The Elements of Politics

Henry Sidgwick

Chapter XV

PRINCIPLES OF INTERNATIONAL DUTY

§5. Let us pass to consider the obligations arising out of the contracts of a State with foreign States or individuals. As regards the latter there is not much to be said; when an individual incurs damage through violation of contract by a State, he has, generally speaking, a clear right to adequate compensation---similar to what he would have if a fellow-citizen had broken faith with him---which it is the strict duty of the offending State to satisfy; provided always the contract has not been vitiated by fraud. How far it is expedient that his claim should be enforced, if necessary, by violence on the part of the community of which he is a member, must depend on circumstances. It is noteworthy, however, that failure to pay debts to private persons on the part of a State is not usually treated as an international offence, probably on account of the laxity of bankruptcy law in modern States generally; though it might reasonably be so treated in particular cases, if the failure could not be justified by the financial necessities of the defaulting State.

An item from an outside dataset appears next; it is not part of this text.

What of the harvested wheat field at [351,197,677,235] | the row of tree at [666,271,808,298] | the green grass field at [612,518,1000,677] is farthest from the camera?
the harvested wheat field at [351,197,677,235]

It is more important to note the different conditions under which contracts have to be held valid between State and State, as compared with contracts between citizens. In either case it is manifest that a contract cannot be binding which has been obtained by fraud; and personal violence exercised on a government or its agents, to obtain their consent by terror, must be held to invalidate an international compact as it would a compact between individuals. But violence exercised on a State by war cannot be held to have this effect; since war, as we have seen, is, in the last resort, the only normal means to which a State can have recourse to obtain reparation for wrong and adequate security against its repetition. Hence the fulfilment of onerous conditions enforced by a victor who had just cause for war, so far as they are not manifestly in excess of due reparation or the requirements of future security, must be held to be as clearly binding as any other international duty. The case is no doubt theoretically different I where the conqueror was in the wrong; and even where he is in the right, if the terms offered by him to the vanquished are immoderate in their rigour. But even here expediency forbids us to lay down broadly that a treaty made under unjust coercion is simply invalid; since the universal adoption of this principle would greatly aggravate the evils of unjust victory: it would be the interest of the conqueror to crush his enemy completely and relentlessly, as he would no longer be able to trust his engagements. In this difficulty international morality seems practically to be forced to a rough compromise, which will be considered in the next chapter, after we have discussed generally the regulation of war and its effects.